# PROBLEM
Turn the lines of the records, starting with the line that contains "Out of the options" and going on through the end of the records, into a Markdown table with the columns Row and Line. Leave out blank lines.

Records from a spatial question set

** START **

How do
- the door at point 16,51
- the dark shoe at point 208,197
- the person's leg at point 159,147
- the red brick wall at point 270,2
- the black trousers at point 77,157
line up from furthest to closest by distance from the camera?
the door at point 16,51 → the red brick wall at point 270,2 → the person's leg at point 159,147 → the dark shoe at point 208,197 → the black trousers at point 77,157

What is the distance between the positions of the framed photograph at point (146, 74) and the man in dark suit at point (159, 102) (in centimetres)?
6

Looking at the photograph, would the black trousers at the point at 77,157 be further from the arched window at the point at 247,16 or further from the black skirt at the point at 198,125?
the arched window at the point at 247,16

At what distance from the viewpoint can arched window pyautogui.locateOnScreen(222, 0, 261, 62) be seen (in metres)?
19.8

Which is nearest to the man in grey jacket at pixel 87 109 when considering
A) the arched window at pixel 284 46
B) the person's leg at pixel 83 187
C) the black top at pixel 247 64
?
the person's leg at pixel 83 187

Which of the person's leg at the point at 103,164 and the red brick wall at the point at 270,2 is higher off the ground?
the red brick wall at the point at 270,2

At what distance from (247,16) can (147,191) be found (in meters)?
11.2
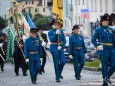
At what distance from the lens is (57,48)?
1977 cm

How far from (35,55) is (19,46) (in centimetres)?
453

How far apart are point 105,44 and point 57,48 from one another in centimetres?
356

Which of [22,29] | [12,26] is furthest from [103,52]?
[12,26]

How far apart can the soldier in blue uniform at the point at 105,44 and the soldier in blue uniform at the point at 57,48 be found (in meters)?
3.20

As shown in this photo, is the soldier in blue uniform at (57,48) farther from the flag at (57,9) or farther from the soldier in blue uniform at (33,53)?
the flag at (57,9)

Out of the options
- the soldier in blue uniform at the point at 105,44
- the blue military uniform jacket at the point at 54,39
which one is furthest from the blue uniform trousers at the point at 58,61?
the soldier in blue uniform at the point at 105,44

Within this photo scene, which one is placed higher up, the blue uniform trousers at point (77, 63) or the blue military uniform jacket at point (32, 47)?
the blue military uniform jacket at point (32, 47)

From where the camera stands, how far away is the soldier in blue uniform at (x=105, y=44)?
53.4ft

** END **

# EXERCISE ANSWER
| Row | Line |
|---|---|
| 1 | Out of the options |
| 2 | - the soldier in blue uniform at the point at 105,44 |
| 3 | - the blue military uniform jacket at the point at 54,39 |
| 4 | which one is furthest from the blue uniform trousers at the point at 58,61? |
| 5 | the soldier in blue uniform at the point at 105,44 |
| 6 | Within this photo scene, which one is placed higher up, the blue uniform trousers at point (77, 63) or the blue military uniform jacket at point (32, 47)? |
| 7 | the blue military uniform jacket at point (32, 47) |
| 8 | From where the camera stands, how far away is the soldier in blue uniform at (x=105, y=44)? |
| 9 | 53.4ft |